Your copy should repeat each record exactly and contain none of the pictures.
────────────────────────────────────────
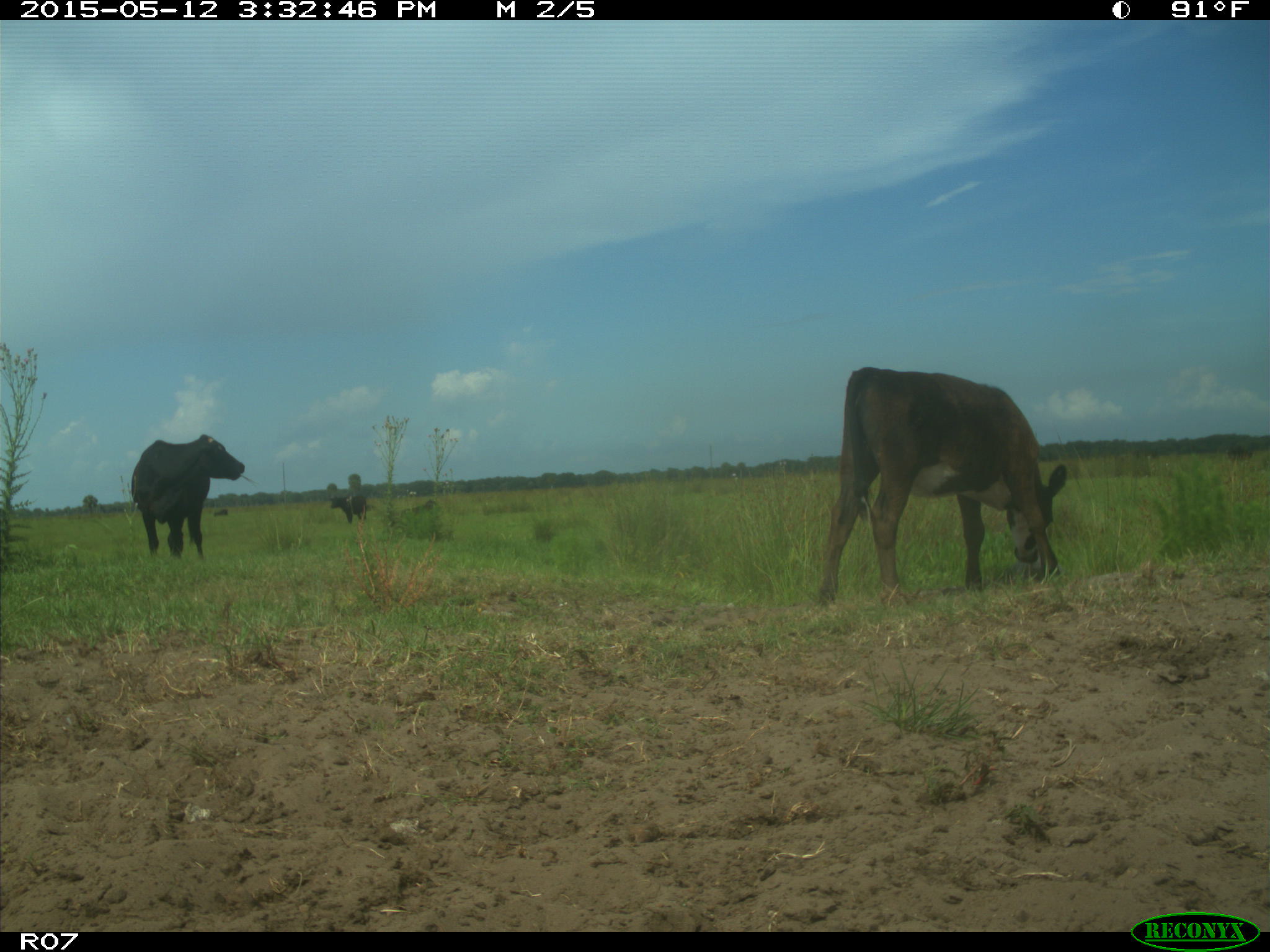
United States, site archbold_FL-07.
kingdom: Animalia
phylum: Chordata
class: Mammalia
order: Artiodactyla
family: Bovidae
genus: Bos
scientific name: Bos taurus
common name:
────────────────────────────────────────
> PROBLEM SOLUTION
United States, site archbold_FL-07.
kingdom: Animalia
phylum: Chordata
class: Mammalia
order: Artiodactyla
family: Bovidae
genus: Bos
scientific name: Bos taurus
common name:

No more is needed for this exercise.